Plutôt coutumière des courants revigorants du Grand-Nord hexagonal, il n’en demeure pas moins que son expertise est sollicitée à travers les eaux chaudes et internationales du globe et Mayotte n’est pas une première : « Nous étions déjà venus l’an passé pour sonder toute la partie portuaire de Longoni et assurons d’ailleurs 2 missions distinctes cette fois-ci, dont celle de Mtsapéré. Nous rentabilisons légitimement les déplacements et condensons au maximum notre travail. Nous avons été notifiés en mai dernier de l’obtention de ce marché. Au regard des besoins, il a été évalué qu’il serait bien plus pertinent pour nous d’attendre ce calendrier des hautes marées pour justement pouvoir mettre en place tous les moyens techniques dont nous avons besoin » nous explique Marie Sciboz, directrice de l’entité concernée et hydrographe 1er classe.

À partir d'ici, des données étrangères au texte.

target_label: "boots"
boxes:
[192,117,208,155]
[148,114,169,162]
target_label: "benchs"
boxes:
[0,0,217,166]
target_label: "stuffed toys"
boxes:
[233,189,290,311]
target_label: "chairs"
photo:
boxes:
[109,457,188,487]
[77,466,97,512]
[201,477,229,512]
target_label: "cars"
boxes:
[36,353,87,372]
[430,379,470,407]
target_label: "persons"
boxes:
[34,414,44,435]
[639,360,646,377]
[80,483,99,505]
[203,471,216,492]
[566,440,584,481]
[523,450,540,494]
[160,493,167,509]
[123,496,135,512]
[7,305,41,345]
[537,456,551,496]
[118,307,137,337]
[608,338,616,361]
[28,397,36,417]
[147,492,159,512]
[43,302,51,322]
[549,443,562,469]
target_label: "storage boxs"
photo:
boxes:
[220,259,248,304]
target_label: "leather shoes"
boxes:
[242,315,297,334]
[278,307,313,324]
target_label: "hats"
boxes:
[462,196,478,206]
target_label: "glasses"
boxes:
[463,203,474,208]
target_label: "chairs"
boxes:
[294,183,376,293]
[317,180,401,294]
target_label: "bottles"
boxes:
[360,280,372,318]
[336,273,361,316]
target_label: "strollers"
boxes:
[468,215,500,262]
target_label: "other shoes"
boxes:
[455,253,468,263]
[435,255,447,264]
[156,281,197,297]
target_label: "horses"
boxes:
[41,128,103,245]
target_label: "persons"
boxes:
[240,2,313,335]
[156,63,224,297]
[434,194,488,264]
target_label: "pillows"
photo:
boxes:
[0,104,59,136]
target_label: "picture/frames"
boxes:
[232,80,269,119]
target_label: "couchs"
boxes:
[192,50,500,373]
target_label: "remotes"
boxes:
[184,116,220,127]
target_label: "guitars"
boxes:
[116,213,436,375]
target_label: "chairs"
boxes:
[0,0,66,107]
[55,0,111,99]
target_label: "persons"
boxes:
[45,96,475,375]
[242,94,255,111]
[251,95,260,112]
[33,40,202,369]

C’est donc les pieds bien enfoncés dans le fertile limon, et plus si affinités, que nous retrouvons notre équipe en train d’installer le matériel. Il n’y a pas intérêt à être fangophique*, c’est moi qui vous le dit ! Au programme de ce vendredi après-midi qui suscite l’interrogation des badauds — ça n’est tous les jours qu’on voit des mzungus jouer les Petula Clark** dans la bouillasse du lieu-dit— c’est atelier acoustique et sondage de sédiments.
Le but étant de cartographier au plus précis tous les pourtours de la darse, respectant de surcroit l’écosystème ambiant composé de petites aires de mangroves. Une configuration très loin d’être facile y mêlant également les embarcations amarrées çà et là sur zone qui, ’’normalement’’, auraient dû être déplacées/retirées le temps de l’intervention. C’est un peu dans les starting-blocks, attendant les premières rentrées d’eau qu’Alexandre Chesné, chef de projet, finit les derniers préparatifs : « En plus du calcul évident de la hauteur de l’eau, notre travail se porte là sur l’évaluation de celle de la vase. Le sondeur de sédiments enregistre en continue en même temps qu’il envoie des fréquences, il dessine des lignes qui permettront de tracer un profil des fonds. Le but étant justement de trouver la partie dure sous tout cela ». Une mission qui n’est pas des moindres et qui relèverait presque de l’approche archéologique au regard de l’aspect trouble voire parfois visqueux de l’eau et de tout ce qui se trouve en dessous…
Et c’est pas fini !
Dans cet état des lieux sous-marin relevant donc de la partie intra-portuaire, se greffe également tout le pourtour extérieur définit dans le cahier des charges initial, relatif à la zone d’accès du petit port. Un pourtour et/ou chenal dont il est important d’avoir des éléments précis et actualisés en termes de profondeurs. Pour cette étape, il est utilisé un sondeur bathymétrique qui, grâce à son système acoustique et moderne multifaisceaux permet en un seul passage de tracer et mesurer une cartographie plutôt limpide du relief immergé; hauteur d’eau incluse et ce, quel qu’en soit l’indice de la marée, justement grâce à une correction automatisée des données.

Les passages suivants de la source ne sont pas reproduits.